▸ The problem: Each line from the one containing "family: Cervidae" to the end of the listing below should be output exactly; no other line is wanted.

▸ Listed records:
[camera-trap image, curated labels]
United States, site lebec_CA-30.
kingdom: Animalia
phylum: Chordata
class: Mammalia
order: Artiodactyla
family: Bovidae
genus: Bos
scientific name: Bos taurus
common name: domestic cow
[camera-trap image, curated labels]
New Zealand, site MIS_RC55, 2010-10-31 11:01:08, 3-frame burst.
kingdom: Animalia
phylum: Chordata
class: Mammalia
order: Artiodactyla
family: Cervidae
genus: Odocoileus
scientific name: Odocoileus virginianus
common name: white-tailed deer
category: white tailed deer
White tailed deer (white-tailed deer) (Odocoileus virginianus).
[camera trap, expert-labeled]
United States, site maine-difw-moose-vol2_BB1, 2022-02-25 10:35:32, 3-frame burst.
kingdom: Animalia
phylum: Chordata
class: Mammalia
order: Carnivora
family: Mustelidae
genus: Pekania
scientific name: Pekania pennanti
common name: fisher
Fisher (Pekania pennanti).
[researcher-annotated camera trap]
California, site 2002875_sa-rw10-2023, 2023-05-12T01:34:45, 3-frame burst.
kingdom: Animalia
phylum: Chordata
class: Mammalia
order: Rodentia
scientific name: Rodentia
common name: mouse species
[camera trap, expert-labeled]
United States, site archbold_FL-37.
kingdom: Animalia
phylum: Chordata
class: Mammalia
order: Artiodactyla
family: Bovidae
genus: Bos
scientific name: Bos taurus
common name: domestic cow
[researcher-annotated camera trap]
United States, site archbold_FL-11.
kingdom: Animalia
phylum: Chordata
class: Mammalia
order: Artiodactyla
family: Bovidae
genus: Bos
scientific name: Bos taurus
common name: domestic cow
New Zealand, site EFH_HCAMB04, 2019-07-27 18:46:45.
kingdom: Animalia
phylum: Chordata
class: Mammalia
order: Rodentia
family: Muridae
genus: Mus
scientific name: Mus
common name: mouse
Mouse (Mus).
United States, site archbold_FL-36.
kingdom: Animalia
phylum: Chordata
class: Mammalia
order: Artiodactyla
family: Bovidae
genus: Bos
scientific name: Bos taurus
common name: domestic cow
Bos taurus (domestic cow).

▸ Completed task:
family: Cervidae
genus: Odocoileus
scientific name: Odocoileus virginianus
common name: white-tailed deer
category: white tailed deer
White tailed deer (white-tailed deer) (Odocoileus virginianus).
[camera trap, expert-labeled]
United States, site maine-difw-moose-vol2_BB1, 2022-02-25 10:35:32, 3-frame burst.
kingdom: Animalia
phylum: Chordata
class: Mammalia
order: Carnivora
family: Mustelidae
genus: Pekania
scientific name: Pekania pennanti
common name: fisher
Fisher (Pekania pennanti).
[researcher-annotated camera trap]
California, site 2002875_sa-rw10-2023, 2023-05-12T01:34:45, 3-frame burst.
kingdom: Animalia
phylum: Chordata
class: Mammalia
order: Rodentia
scientific name: Rodentia
common name: mouse species
[camera trap, expert-labeled]
United States, site archbold_FL-37.
kingdom: Animalia
phylum: Chordata
class: Mammalia
order: Artiodactyla
family: Bovidae
genus: Bos
scientific name: Bos taurus
common name: domestic cow
[researcher-annotated camera trap]
United States, site archbold_FL-11.
kingdom: Animalia
phylum: Chordata
class: Mammalia
order: Artiodactyla
family: Bovidae
genus: Bos
scientific name: Bos taurus
common name: domestic cow
New Zealand, site EFH_HCAMB04, 2019-07-27 18:46:45.
kingdom: Animalia
phylum: Chordata
class: Mammalia
order: Rodentia
family: Muridae
genus: Mus
scientific name: Mus
common name: mouse
Mouse (Mus).
United States, site archbold_FL-36.
kingdom: Animalia
phylum: Chordata
class: Mammalia
order: Artiodactyla
family: Bovidae
genus: Bos
scientific name: Bos taurus
common name: domestic cow
Bos taurus (domestic cow).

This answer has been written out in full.